Wherever a line in the data below holds "site", copy that line.

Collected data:
----
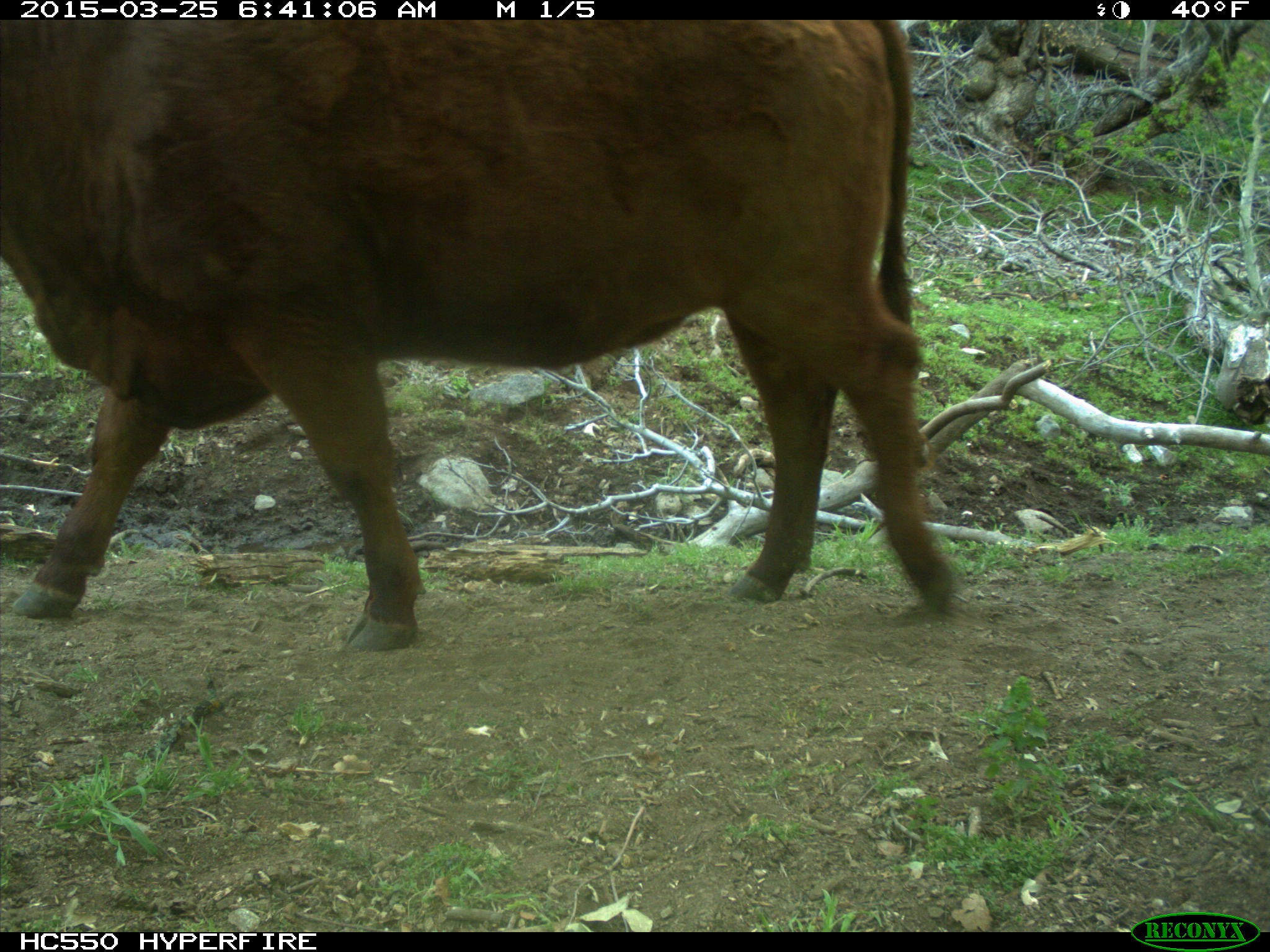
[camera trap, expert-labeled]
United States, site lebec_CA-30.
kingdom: Animalia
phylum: Chordata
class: Mammalia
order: Artiodactyla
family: Bovidae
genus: Bos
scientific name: Bos taurus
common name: domestic cow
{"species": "Bos taurus (domestic cow)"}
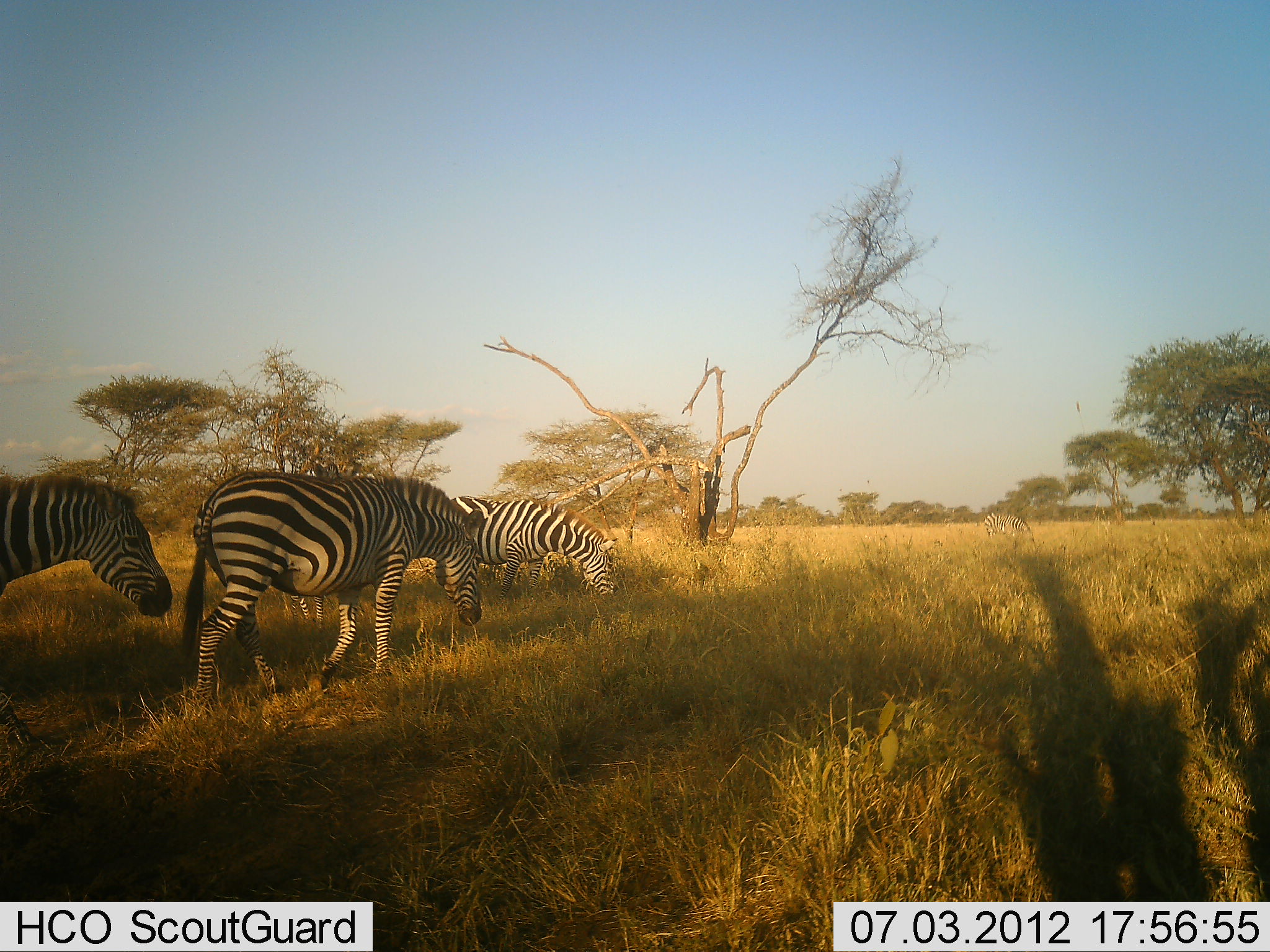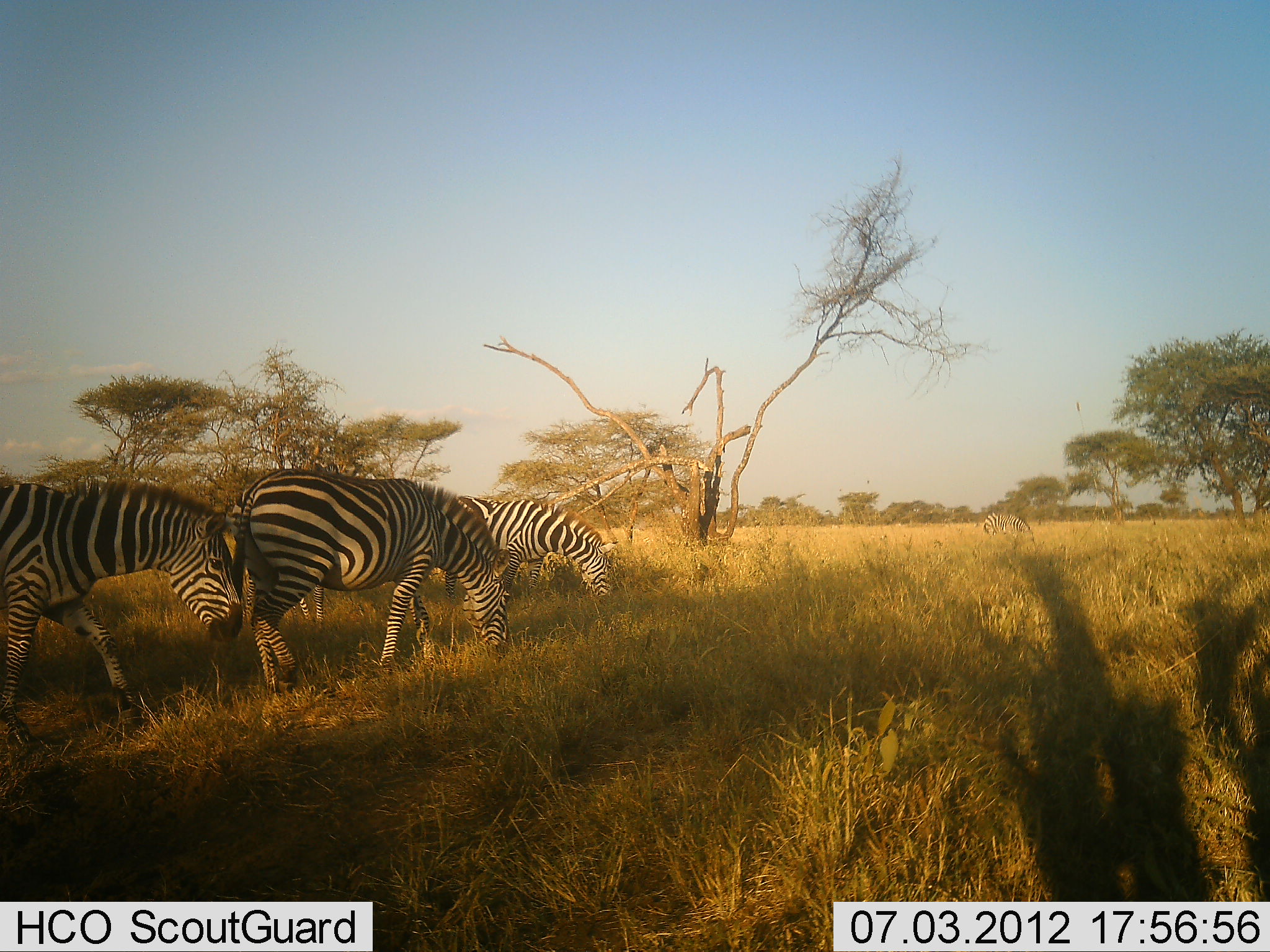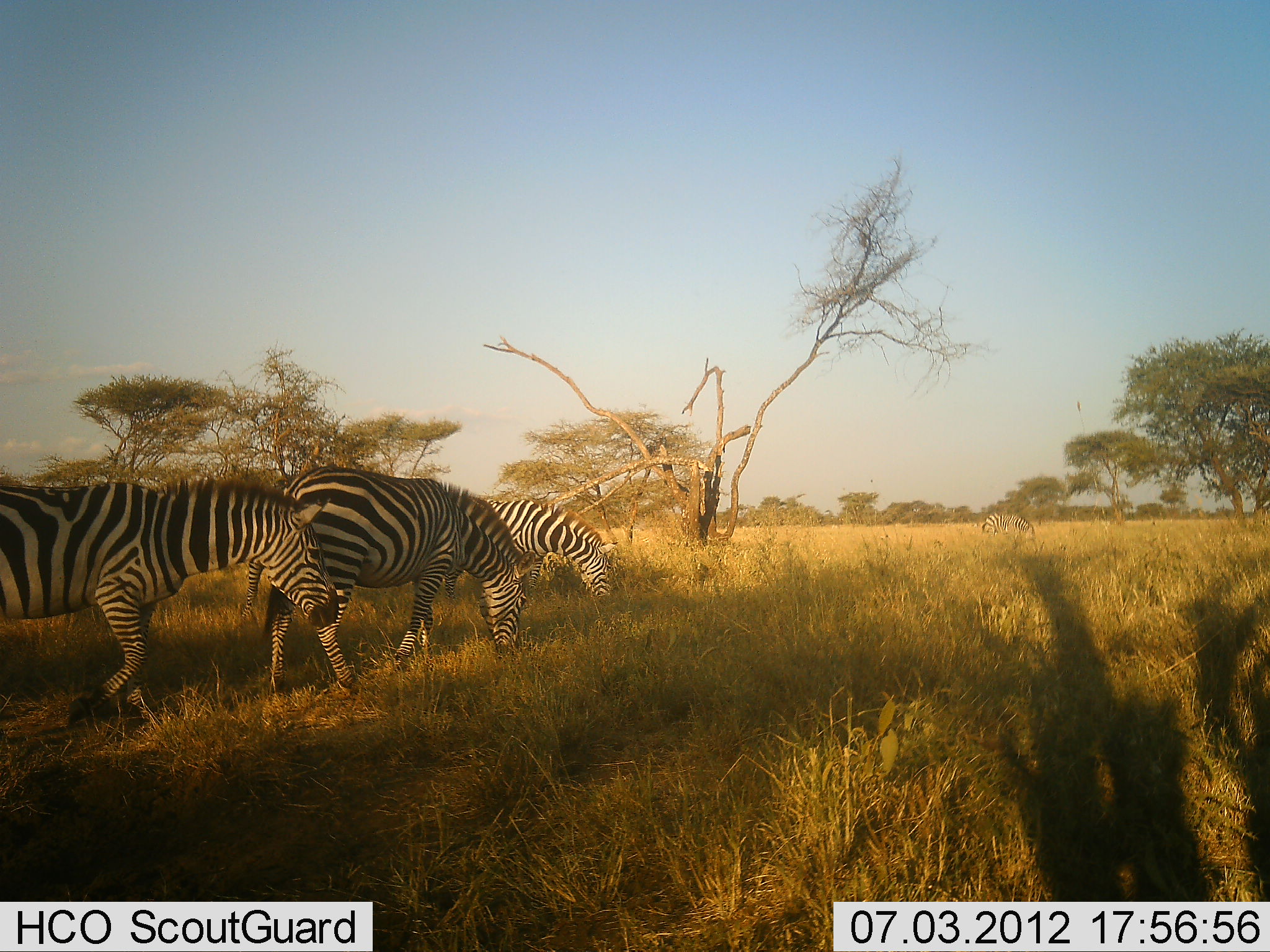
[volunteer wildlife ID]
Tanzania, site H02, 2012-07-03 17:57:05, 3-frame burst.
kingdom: Animalia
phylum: Chordata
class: Mammalia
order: Perissodactyla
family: Equidae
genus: Equus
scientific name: Equus quagga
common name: plains zebra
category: zebra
Zebra (plains zebra) (Equus quagga), count 4. Behavior (volunteer vote fractions): standing 60%, resting 0%, moving 80%, interacting 0%. Young present (vote fraction): 0%. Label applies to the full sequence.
----
*Written response*:
United States, site lebec_CA-30.
Tanzania, site H02, 2012-07-03 17:57:05, 3-frame burst.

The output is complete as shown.